▸ EXERCISE AIM: The copy you return must match the listing word for word and carry no pictures.

=== Section Start ===

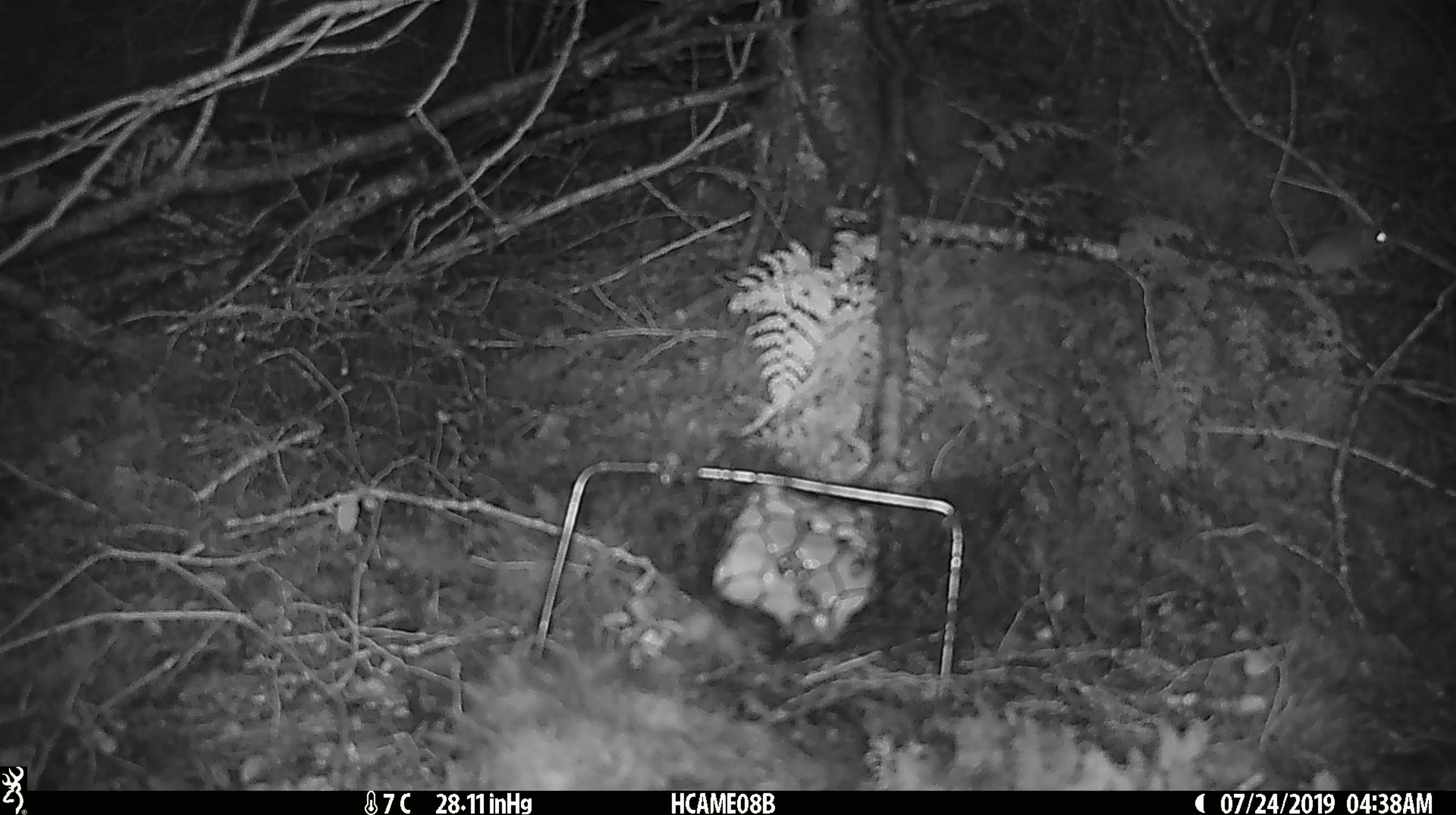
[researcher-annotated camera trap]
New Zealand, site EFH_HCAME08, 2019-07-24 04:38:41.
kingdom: Animalia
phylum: Chordata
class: Mammalia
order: Rodentia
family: Muridae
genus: Mus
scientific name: Mus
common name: mouse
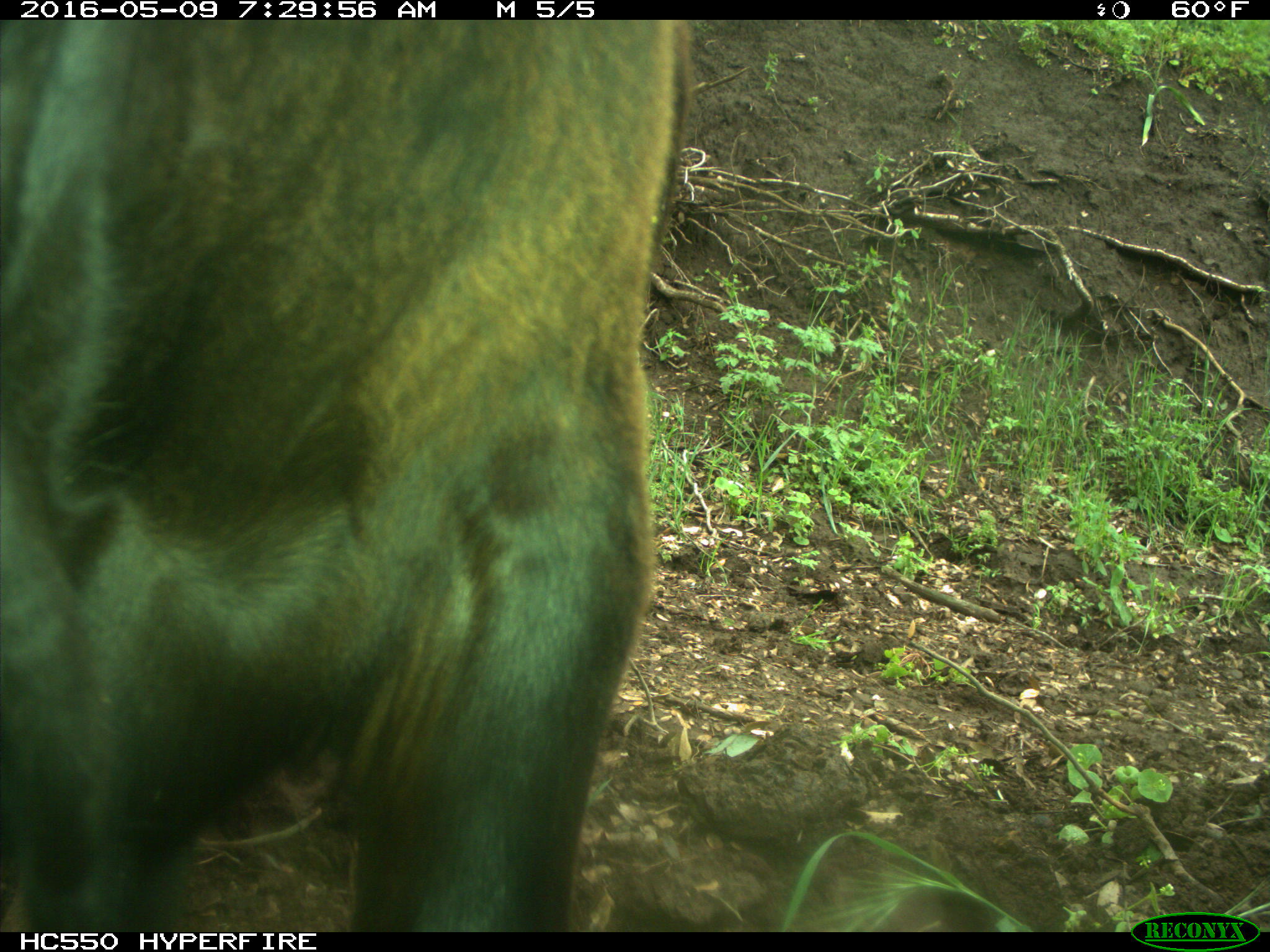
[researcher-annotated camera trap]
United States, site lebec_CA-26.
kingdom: Animalia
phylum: Chordata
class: Mammalia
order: Artiodactyla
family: Bovidae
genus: Bos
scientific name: Bos taurus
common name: domestic cow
Bos taurus (domestic cow).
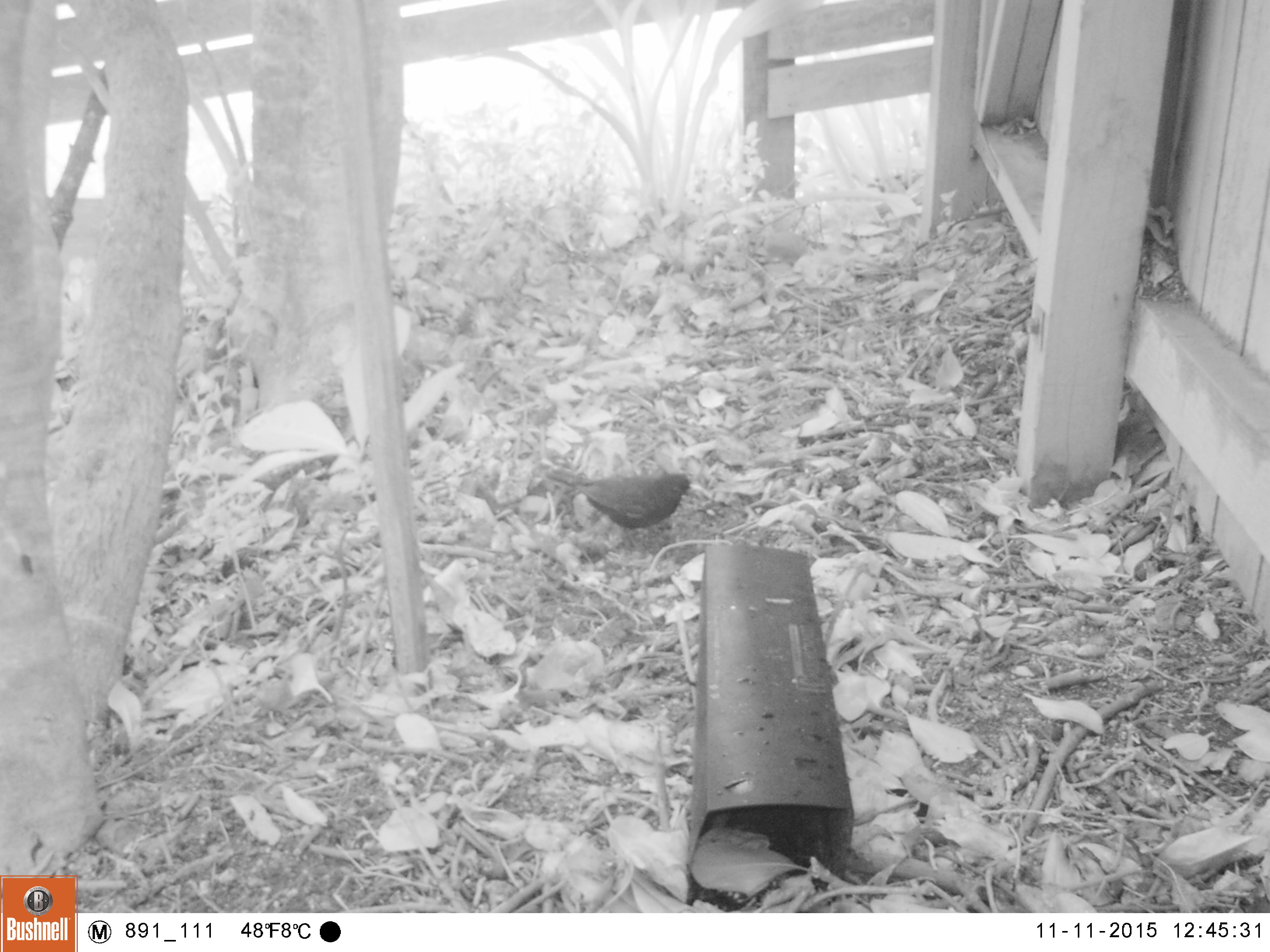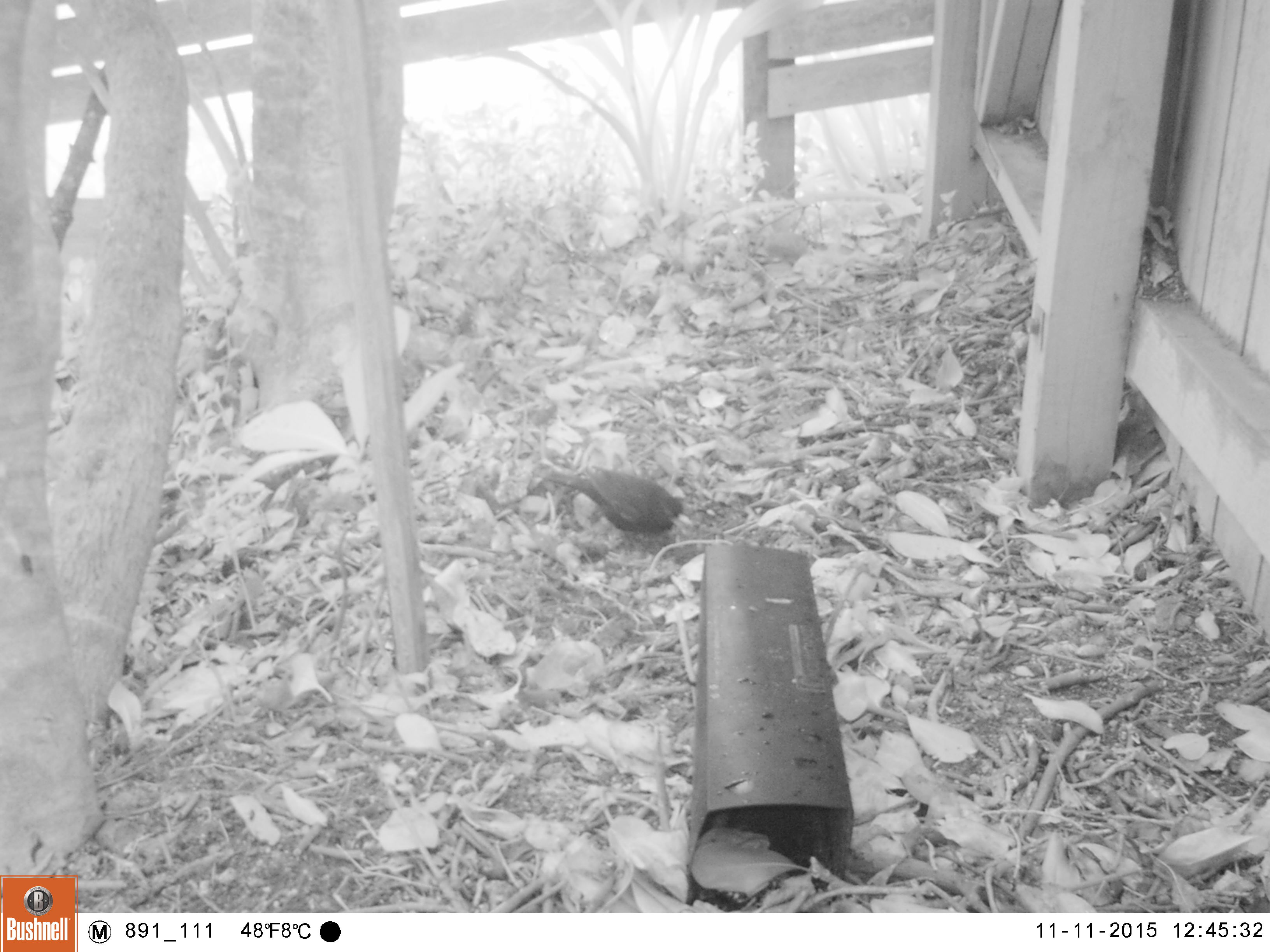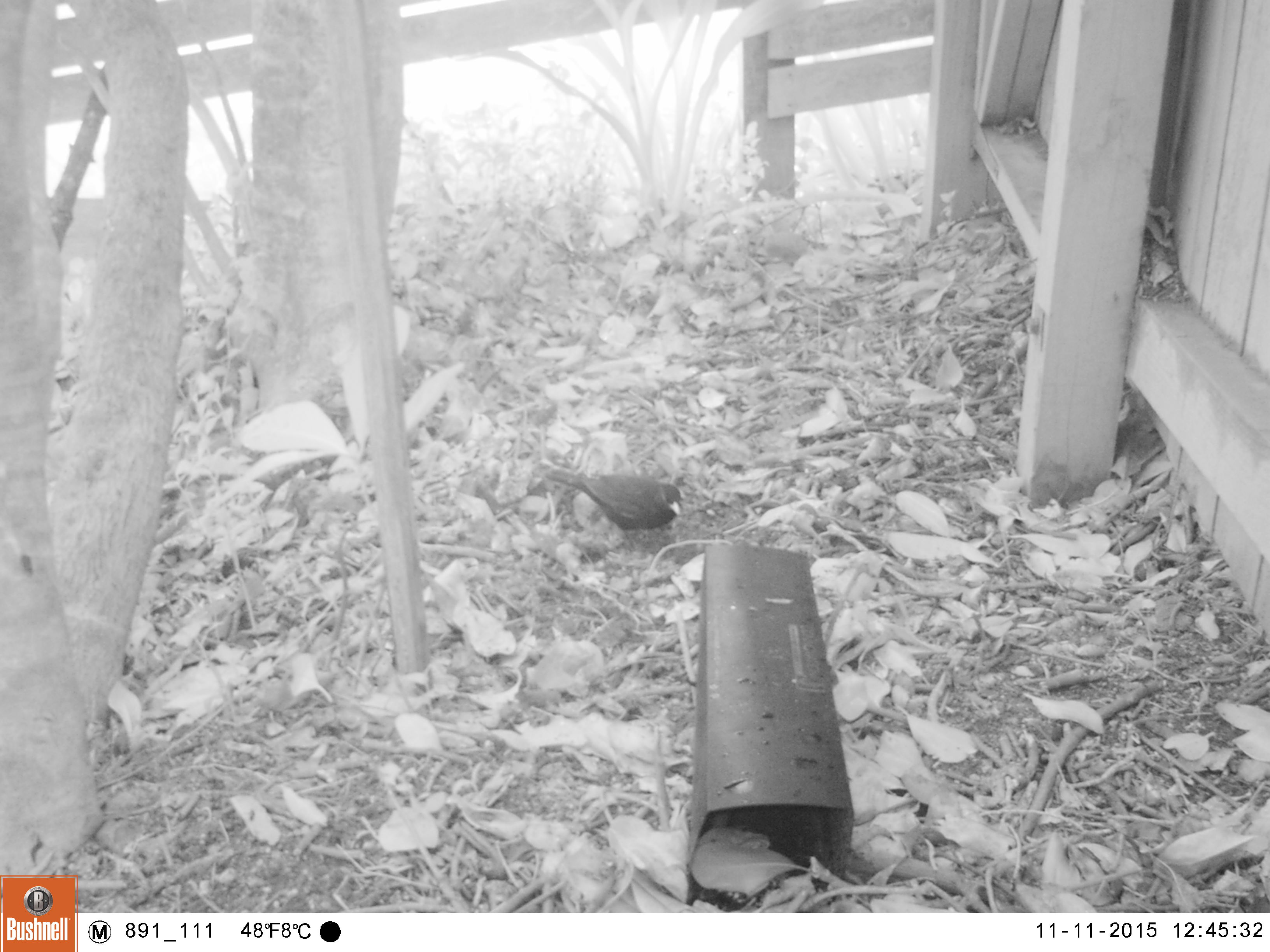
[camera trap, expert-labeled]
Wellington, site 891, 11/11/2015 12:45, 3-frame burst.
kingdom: Animalia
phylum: Chordata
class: Aves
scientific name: Aves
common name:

=== Section End ===

▸ ANSWER TO THIS EXERCISE:
[researcher-annotated camera trap]
New Zealand, site EFH_HCAME08, 2019-07-24 04:38:41.
kingdom: Animalia
phylum: Chordata
class: Mammalia
order: Rodentia
family: Muridae
genus: Mus
scientific name: Mus
common name: mouse
[researcher-annotated camera trap]
United States, site lebec_CA-26.
kingdom: Animalia
phylum: Chordata
class: Mammalia
order: Artiodactyla
family: Bovidae
genus: Bos
scientific name: Bos taurus
common name: domestic cow
Bos taurus (domestic cow).
[camera trap, expert-labeled]
Wellington, site 891, 11/11/2015 12:45, 3-frame burst.
kingdom: Animalia
phylum: Chordata
class: Aves
scientific name: Aves
common name:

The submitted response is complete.